Event Date:
Thursday, March 25, 2021 - 4:00pm to 5:00pm

Oliver Rollins, PhD, Assistant Professor of Sociology, University of Louisville
While race, and especially its mistaken interpretation as a biological reality, has played a key role in the production of biological understandings of violence, recent research on violence using neuroimaging technologies reveals a conspicuous absence of race.
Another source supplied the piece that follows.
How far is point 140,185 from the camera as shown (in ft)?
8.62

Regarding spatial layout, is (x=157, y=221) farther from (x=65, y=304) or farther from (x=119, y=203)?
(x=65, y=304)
Despite these efforts to move away from race, today’s neuroscience of violence is (still) haunted by what I call the “taboo of race.” In this talk, I argue that the function of the taboo of race, as a “color-blind” reading of racial difference, has prevented these neuroscientists from accurately capturing the dynamic effects of racism, and especially how the social effects of racial discrimination help demarcate which behaviors and persons are recognized and treated as criminal or antisocial. As a result, the taboo of race can unintentionally nourish illogical links among race, biology, and crime, and help bolster already problematic surveillance and law enforcement tactics against racially marginalized communities through the guise of public health and safety
Rollins, Oliver. 2021. “Towards an antiracist (neuro)science.” Nature: Human Behaviour. https://doi.org/10.1038/s41562-021-01075-y Rollins, Oliver. (forthcoming). Conviction: The Making and Unmaking of the Violent Brain. Stanford, CA: Stanford University Press. Available, July 13, 2021 https://www.sup.org/books/title/?id=28770 Roberts, Dorothy and Oliver Rollins. 2020. “Why Sociology Matters to Race and Biosocial Science.” Annual Review of Sociology 46:195-214.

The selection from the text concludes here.